Monte Vista Inn actually has a second menu that lists the specials, which change periodically and include such choices as fresh fish and medallions of elk.

I ordered the mahi mahi, which was described as extremely fresh. Indeed, it was fresh before it was frozen somewhere between the time it was pulled out of the ocean and delivered to Dutch Flat. The fish was small and dull, but the biggest distraction on the plate was the salsa topping the fish – a mix of chopped pineapple and minced raw white onions. That combination was a revelation – they are horrible together. Now I know.

The Southwestern chicken dinner is satisfactory, though the steamed cauliflower and broccoli could be taken to new heights with a little creative thinking. The french fries are good, the sandwiches, including the chicken roll-up, are OK but a tad dull.

The best part of the Monte Vista Inn were the desserts. If you're into pies and you're on your way up or down the mountain, this is your kind of place. They have a dozen or more varieties. The raspberry pie is good.
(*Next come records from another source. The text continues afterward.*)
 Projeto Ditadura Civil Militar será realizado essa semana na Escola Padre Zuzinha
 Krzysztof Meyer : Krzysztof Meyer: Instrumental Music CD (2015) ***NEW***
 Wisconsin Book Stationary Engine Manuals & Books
And darn, how I wish our assistant server didn't let it slip that some of the cakes and pies weren't available because "they're still frozen."

Still, there are not a lot of options in Dutch Flat, a place known to few and inhabited by fewer. If you're in the area, this is your place, and if you're passing through, order the basics on the menu, forgo anything that mentions teriyaki or garlic, and save room for some pie.

Arriving at the traditional dinnertime, however, could mean there will be a wait of 10 minutes or more, especially if the place seems mostly empty.

Monte Vista Inn

32106 Ridge Road, Dutch Flat

(530) 389-2333

Hours: 3 p.m. to 9:30 p.m. daily

Full bar? Yes.

Takeout? Yes.

Vegetarian friendly? Somewhat.

Overall 2 stars (fair)

This is a charming and appealing place to stop off I-80 for travelers heading to the higher elevations. The room has that log cabin feel, but the food and certain intangibles could be improved.

Food 2 stars (fair)

The approach to cooking is straightforward and only occasionally creative. The best bet is to find a favorite or a basic dish and go with that. Some of the options, like the garlic steak, overreached and, thus, overwhelmed. The pies are good, and the giant $20 hamburger makes for a hearty challenge for the big eater.

Service 2 stars (fair)

The wait staff is friendly and attentive, but during one visit we got one of the more bizarre greetings we can recall. Had we not just driven an hour to get there, we would have left and looked for a Wendy's.

Ambience 3 1/2 stars (very good)

It's a lovely, rustic, cozy room and the place gets bonus points for the extra decorating touches during holidays throughout the year. Halloween was fun, and the Christmas décor is supposed to be even better.

Value 2 stars (fair)

Most of the prices are in the teens. Don't expect any flair or extra touches with the cooking.